Da autora: A análise da cidade por meio dos modos de vida dentro dos estudos da arquitetura e urbanismo, vem sendo abordada desde a pós-modernidade e ganhando força na contemporaneidade. São diversos os autores que defendem uma revisão dos métodos conhecidos durante a ação projetual desses profissionais, se distanciando das certezas absolutas já conhecidas e, se aproximando de uma lógica guiada mais pela experimentação, participação e indeterminação, desdobrando-se consequentemente em novas exigências.

Assim, o trabalho desenvolvido investiga ações realizadas para incorporar essa nova dinâmica, tanto por parte da população, como das gestões públicas nos últimos anos e, como o arquiteto e urbanista seria capaz de absorver as necessidades cotidianas em seu processo projetual. Não admitindo que exista um único caminho a ser seguido, como uma lógica rígida e linear, mas uma multiplicidade de alternativas como forma de experimentação de soluções, que possam ser desfeitas e refeitas e, assim, permitir novos caminhos.
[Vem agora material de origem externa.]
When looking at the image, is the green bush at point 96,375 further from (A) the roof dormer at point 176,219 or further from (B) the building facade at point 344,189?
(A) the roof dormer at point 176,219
O centro e suas possibilidades

Os espaços públicos do centro, e mais especificamente as praças, sofreram um processo generalizado de deterioração como já observado com a perda da valorização imobiliária da região central. Algumas foram alvos de intervenções pelo Metrô, passando a ter um uso restrito como espaço de acesso às estações, outras tiveram algum tipo de intervenção viária, o que gerou uma dificuldade de usufruto. Apesar dessa realidade, observamos diversas intenções de apropriação, mesmo que de forma precária, das estruturas existentes.

Aqui, busco investigar alguns espaços da região central, identificando, além das infraestruturas, principalmente os usos cotidianos e as eventualidades que ali ocorrem, que são os responsáveis pela dinâmica existente. Os dados quantitativos continuam sendo importantes como um dos componentes de método de análise, mas a utilização diária desses espaços, suas necessidades, improvisações, ambiguidades, incertezas e indeterminações se tornam fatores de extrema importância para a leitura do lugar, que deve ser feita com um olhar interdisciplinar devido à sua complexidade, sua multiplicidade de temporalidades superpostas.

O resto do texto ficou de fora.